Article Text
Abstract
Background Injuries are a public health concern in Nepal. This study focuses on the remote Western district of Mugu where unintentional injuries occurring in family units were reported. Due to the remote location of Mugu there is limited access to adequate healthcare which can compound the impact of injuries when they occur. This study examines whether mHealth, specifically the mobile phone and use of interactive voice response (IVR) is an appropriate method to disseminate injury prevention information to caregivers of children in remote locations of Nepal.
Objective To evaluate implementation of an mHealth intervention using the mobile phone and IVR to prevent unintentional injury in Mugu and the feasibility of scaling up the intervention in rural areas of Nepal.

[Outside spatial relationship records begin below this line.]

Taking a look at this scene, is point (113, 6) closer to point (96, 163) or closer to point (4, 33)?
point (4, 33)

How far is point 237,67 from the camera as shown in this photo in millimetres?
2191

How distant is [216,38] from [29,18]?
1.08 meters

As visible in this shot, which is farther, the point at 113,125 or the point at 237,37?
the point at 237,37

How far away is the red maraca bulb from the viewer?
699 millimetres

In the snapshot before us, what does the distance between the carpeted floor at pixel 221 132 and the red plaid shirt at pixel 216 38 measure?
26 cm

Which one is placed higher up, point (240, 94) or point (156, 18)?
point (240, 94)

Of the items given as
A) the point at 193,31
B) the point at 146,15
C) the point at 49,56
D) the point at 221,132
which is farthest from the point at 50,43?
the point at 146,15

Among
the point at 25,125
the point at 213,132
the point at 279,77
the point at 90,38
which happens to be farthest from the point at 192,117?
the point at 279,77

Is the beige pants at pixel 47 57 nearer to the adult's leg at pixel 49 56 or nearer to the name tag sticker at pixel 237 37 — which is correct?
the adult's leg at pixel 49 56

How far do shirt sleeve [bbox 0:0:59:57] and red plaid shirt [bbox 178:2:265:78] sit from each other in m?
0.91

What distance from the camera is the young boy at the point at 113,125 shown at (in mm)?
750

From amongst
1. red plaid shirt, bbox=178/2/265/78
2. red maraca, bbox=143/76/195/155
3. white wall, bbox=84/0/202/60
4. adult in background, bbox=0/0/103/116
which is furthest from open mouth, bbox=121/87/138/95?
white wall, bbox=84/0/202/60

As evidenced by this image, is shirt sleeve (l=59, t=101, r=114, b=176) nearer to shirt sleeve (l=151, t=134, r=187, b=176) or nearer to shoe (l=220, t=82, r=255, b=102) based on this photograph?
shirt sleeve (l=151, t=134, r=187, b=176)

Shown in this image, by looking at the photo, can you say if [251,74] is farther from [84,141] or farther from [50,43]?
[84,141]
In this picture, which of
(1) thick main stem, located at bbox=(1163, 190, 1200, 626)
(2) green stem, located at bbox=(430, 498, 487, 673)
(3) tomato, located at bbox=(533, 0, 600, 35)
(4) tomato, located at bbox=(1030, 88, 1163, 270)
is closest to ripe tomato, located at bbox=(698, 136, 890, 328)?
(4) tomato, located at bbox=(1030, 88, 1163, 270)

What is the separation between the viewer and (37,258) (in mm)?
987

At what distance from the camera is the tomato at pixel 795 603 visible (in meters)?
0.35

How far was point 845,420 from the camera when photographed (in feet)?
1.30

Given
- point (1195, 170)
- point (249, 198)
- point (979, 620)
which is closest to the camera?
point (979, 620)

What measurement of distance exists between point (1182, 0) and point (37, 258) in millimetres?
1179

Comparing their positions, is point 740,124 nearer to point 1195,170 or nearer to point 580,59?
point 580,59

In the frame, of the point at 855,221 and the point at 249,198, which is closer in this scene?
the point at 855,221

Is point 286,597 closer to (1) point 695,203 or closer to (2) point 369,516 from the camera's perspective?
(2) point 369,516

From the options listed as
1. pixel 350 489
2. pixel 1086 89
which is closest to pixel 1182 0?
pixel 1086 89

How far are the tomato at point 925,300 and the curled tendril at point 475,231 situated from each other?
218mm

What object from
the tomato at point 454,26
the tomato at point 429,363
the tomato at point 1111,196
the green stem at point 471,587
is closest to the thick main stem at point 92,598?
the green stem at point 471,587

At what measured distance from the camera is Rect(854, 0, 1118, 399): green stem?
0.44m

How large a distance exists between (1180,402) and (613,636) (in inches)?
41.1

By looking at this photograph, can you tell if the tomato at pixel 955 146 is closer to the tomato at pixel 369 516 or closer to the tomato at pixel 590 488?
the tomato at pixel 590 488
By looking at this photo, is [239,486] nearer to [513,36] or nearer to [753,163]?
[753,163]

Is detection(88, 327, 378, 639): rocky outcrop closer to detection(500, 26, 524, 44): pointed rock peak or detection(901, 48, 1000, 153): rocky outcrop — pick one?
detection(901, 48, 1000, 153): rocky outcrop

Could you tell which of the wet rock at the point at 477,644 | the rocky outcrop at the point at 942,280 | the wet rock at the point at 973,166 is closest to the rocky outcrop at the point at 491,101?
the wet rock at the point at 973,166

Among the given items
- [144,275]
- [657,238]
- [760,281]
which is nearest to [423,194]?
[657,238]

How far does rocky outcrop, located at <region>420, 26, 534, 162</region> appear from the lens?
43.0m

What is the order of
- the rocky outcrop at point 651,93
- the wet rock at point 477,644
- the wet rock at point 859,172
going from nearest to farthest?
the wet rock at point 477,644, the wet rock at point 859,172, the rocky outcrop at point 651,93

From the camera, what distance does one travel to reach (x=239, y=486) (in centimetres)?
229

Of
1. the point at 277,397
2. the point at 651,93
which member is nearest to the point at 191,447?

Methods A mixed methods evaluation of implementing an mHealth intervention was used. Injury prevention information was disseminated to participants via three methods. 47 participants received in person injury prevention information, 47 participants received injury prevention information in person and via mobile phone using IVR, and 157 participants received injury prevention information via mobile phone using IVR only. Pre and post tests were conducted via paper survey and IVR, and eight in person focus group discussions were conducted with fifty participants. Pre and post test survey responses will be compared and analysed, and focus group discussions will be thematically analysed. After analysis of findings, the next step will be the facilitation of a discussion with relevant stakeholders to determine the suitability of scaling aspects of the intervention in other rural areas of Nepal, and discuss the feasibility of application in other rural contexts in low and middle income countries in Asia.
Results The findings from this study are currently being analysed and will be available for presentation at Safety 2024.
Conclusions Full findings from this study will be presented at Safety 2024. However, early analysis suggests that participants had differing opinions about the acceptability of the mHealth and IVR intervention, with some participants favouring face to face methodology, and some favouring IVR.